Jak informuje portal wyborcza.pl, menedżment Katy Perry nie skontaktował się wcześniej z władzami stadionu o możliwość wykorzystania jego wizerunku do celów komercyjnych. Zastosowanie bez wcześniejszej konsultacji jest niezgodne z prawem. Za każde takie użycie trzeba zapłacić nawet kilkadziesiąt tysięcy złotych.

Rzeczniczka PGE Narodowego Monika Borzdyńska, w rozmowie z wyborcza.pl, zapowiedziała jednak, że szefostwo obiektu postara się bezkonfliktowo zakończyć sprawę z amerykańską wokalistką.

"Swish Swish" – atak na Taylor Swift?

„Swish Swish” w duecie z Nicki Minaj to kolejny singiel promujący piąty studyjny album Katy Perry „Witness”. Utwór jest uznawany przez internautów jako odpowiedź artystki na jej słynny konflikt z inną gwiazdą muzyki – Taylor Swift. W 2015 roku młodsza piosenkarka wydała singiel „Bad Blood”, który ma opowiadać o napiętych stosunkach z Perry.

Według wielu źródeł byłe już koleżanki pokłóciły się o kilku tancerzy, którzy byli częścią tras koncertowych obu artystek. Taylor miała obrazić się na Katy za to, że tuż przed startem jej wielkiego tournée zatrudniła współpracowników Swift.

Piosenka i teledysk do utworu „Bad Blood” miały wprost atakować Katy Perry.
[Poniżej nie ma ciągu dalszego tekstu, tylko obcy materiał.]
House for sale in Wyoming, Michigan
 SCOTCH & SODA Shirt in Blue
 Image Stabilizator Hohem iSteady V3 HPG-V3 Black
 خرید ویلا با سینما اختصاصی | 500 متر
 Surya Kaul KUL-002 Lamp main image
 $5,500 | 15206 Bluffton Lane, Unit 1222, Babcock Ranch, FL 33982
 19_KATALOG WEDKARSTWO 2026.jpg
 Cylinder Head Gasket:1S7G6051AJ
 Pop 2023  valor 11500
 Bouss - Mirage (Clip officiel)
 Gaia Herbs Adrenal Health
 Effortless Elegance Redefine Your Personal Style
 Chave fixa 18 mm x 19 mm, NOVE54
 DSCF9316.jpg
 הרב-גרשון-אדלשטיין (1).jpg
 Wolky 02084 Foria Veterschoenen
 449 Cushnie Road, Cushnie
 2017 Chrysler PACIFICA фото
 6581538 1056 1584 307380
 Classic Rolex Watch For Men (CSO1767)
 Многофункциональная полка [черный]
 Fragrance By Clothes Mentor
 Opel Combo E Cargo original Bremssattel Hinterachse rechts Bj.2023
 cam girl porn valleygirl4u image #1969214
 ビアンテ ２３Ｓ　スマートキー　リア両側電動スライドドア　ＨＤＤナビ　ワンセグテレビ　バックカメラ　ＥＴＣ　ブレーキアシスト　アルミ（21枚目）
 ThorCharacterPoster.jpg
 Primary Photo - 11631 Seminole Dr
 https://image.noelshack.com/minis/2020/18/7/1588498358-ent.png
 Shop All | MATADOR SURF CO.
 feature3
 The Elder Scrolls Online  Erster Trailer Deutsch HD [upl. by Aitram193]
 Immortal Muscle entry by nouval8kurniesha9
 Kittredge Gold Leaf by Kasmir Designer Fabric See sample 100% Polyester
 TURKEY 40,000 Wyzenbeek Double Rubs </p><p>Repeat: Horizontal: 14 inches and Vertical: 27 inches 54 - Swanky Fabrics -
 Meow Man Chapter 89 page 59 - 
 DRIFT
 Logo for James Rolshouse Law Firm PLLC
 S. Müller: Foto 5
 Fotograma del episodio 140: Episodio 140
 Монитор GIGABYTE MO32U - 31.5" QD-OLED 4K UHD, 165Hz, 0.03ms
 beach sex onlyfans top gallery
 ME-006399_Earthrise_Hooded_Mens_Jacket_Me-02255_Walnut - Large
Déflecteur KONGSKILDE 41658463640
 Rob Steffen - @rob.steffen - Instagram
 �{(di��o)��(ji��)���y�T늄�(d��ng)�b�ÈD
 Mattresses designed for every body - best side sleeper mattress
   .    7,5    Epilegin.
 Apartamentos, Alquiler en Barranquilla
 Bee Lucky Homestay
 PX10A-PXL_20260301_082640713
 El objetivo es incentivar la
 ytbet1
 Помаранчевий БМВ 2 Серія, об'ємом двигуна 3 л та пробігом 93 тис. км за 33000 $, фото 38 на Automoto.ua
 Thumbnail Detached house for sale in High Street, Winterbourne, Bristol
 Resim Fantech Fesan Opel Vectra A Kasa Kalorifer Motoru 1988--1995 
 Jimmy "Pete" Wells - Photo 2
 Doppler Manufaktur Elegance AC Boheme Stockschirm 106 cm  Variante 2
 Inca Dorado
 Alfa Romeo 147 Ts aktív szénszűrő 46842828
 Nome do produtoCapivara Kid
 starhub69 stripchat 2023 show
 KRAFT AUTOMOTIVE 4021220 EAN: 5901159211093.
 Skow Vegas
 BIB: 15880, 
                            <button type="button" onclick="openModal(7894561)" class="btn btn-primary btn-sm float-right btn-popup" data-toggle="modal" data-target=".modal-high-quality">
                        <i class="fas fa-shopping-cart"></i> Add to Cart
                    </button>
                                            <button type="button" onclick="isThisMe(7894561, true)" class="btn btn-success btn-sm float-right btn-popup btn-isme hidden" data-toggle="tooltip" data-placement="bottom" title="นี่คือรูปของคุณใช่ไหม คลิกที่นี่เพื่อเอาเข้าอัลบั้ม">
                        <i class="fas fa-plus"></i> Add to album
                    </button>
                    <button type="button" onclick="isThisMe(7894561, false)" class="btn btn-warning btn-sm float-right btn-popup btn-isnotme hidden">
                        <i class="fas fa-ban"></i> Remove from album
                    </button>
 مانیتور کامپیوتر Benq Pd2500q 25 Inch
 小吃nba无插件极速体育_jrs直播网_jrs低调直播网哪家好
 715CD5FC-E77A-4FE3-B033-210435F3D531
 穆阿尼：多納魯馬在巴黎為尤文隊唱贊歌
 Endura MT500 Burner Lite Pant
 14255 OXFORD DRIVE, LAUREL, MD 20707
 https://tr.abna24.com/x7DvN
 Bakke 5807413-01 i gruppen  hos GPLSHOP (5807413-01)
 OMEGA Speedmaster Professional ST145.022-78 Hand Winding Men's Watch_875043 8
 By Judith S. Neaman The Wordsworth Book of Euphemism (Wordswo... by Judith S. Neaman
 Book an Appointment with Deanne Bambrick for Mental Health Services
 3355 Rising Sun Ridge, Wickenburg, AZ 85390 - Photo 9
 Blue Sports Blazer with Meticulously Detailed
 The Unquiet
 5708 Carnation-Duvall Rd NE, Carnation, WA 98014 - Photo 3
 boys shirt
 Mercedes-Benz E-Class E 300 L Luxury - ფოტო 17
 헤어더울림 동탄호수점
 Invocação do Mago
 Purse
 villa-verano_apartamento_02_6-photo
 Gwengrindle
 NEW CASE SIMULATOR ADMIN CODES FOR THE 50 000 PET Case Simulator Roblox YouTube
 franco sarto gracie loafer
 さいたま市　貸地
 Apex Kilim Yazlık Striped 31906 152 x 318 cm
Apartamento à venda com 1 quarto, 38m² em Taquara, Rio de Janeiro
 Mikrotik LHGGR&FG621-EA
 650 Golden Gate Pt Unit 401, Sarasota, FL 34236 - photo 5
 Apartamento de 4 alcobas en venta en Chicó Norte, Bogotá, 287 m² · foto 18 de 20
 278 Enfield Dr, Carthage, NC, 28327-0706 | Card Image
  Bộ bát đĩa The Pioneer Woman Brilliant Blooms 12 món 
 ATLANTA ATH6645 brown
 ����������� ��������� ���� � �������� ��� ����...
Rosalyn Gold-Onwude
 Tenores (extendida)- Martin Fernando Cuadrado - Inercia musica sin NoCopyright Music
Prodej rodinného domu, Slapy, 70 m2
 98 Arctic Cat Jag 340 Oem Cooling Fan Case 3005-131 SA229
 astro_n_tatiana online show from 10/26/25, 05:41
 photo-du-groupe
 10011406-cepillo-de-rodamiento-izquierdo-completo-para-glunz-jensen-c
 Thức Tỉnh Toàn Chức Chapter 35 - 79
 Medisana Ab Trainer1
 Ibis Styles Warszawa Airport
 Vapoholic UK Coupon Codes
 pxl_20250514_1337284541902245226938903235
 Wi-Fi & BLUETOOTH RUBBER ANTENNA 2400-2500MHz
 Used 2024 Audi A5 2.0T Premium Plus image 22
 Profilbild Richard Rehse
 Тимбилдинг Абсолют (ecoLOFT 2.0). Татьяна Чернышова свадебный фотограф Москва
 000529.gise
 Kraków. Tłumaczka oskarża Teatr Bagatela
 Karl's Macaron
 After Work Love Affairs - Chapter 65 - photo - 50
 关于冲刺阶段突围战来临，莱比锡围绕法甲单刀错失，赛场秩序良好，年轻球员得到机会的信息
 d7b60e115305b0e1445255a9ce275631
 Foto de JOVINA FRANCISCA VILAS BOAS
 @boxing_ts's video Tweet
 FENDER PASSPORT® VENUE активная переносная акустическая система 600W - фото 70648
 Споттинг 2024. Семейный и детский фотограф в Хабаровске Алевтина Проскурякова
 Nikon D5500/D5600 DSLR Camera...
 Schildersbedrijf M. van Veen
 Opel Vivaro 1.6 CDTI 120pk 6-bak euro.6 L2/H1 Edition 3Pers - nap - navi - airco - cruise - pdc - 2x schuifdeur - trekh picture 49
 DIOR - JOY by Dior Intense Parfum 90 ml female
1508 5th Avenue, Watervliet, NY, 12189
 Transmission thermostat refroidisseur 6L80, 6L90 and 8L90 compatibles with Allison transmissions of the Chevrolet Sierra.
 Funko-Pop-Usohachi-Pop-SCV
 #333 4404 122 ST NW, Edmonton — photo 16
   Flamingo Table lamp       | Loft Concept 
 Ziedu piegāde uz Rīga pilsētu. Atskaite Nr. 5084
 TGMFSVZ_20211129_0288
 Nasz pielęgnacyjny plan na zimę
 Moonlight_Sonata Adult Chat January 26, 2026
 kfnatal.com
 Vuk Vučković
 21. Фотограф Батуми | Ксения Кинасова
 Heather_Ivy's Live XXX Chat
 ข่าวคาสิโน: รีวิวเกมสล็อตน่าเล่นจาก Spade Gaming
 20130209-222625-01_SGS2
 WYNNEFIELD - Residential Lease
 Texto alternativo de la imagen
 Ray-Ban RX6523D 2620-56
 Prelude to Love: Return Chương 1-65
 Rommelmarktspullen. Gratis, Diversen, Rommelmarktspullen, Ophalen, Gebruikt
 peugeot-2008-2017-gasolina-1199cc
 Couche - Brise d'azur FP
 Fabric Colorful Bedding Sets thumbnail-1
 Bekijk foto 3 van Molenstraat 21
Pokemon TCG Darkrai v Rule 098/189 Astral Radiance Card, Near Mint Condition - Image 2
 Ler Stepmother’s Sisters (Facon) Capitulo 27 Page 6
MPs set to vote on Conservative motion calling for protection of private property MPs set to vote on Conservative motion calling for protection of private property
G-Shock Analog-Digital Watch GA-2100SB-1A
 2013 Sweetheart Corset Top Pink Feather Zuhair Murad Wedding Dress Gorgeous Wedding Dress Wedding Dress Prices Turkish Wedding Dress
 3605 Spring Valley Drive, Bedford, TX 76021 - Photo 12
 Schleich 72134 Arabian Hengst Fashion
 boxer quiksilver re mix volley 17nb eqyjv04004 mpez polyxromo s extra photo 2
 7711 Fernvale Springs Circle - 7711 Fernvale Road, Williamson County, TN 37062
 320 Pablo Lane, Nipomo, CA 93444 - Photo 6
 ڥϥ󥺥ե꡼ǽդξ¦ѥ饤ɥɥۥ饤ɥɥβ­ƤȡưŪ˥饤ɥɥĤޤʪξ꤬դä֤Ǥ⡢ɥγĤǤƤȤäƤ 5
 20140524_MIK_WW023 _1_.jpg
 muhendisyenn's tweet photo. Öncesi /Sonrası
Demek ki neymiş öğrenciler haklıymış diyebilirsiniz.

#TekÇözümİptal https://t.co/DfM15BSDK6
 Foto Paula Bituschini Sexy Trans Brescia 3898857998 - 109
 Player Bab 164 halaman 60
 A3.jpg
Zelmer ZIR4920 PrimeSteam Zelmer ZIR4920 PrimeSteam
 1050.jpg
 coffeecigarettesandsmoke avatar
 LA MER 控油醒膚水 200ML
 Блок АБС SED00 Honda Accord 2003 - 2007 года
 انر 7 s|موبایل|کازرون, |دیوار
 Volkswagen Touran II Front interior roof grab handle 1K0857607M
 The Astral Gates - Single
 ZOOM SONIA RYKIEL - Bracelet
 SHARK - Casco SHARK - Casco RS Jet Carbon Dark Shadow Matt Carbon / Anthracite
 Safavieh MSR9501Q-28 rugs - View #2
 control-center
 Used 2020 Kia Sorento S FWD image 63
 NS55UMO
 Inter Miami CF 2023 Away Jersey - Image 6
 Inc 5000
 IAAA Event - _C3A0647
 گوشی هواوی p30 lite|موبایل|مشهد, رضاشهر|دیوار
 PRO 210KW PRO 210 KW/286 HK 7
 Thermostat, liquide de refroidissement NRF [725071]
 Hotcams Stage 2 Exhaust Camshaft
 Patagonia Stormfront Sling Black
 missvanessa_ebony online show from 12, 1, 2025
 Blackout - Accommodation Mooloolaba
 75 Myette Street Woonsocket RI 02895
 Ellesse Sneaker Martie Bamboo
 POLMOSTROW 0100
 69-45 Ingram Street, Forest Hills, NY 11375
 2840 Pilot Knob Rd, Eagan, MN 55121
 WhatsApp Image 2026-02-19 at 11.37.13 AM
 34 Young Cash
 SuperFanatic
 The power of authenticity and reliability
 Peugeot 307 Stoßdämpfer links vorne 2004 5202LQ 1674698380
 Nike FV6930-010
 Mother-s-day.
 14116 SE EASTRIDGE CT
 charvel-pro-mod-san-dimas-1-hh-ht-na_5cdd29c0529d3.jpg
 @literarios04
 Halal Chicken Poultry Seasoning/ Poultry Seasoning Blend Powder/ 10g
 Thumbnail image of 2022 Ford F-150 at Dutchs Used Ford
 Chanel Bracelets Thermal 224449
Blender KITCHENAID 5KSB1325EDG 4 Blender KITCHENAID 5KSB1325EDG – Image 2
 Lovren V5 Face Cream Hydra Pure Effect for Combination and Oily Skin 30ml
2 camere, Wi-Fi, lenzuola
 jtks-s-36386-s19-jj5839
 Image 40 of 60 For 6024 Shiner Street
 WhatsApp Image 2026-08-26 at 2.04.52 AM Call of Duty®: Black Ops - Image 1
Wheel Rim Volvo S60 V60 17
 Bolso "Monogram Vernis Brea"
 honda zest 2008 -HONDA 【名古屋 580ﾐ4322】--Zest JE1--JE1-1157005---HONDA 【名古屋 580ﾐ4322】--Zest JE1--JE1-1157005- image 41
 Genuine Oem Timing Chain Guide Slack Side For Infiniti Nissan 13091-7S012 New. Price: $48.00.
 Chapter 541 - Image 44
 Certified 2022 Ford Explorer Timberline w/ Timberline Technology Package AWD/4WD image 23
Wymowny tekst oraz udział wielu znanych osób w klipie zrobiły wrażenie na słuchaczach, którzy przez długi czas komentowali całą sytuację.

Autorka „I Kissed a Girl” postanowiła w końcu na to odpowiedzieć. Oglądając wideo do „Swish Swish”, nietrudno zauważyć podobieństwa do klipu Taylor Swift sprzed dwóch lat. Piosenkarka zaprosiła do udziału, podobnie jak była koleżanka, popularne gwiazdy, a fabuła opiera się na walce dwóch wrogich sobie drużyn. Katy Perry, zapowiadając kilka dni temu swój wideoklip, wykorzystała zdanie „countdown to catastrophe” (odliczanie do katastrofy). Warto zauważyć, że postać w wideo do „Bad Blood”, którą grała Swift, nazywała się właśnie Catastrophe.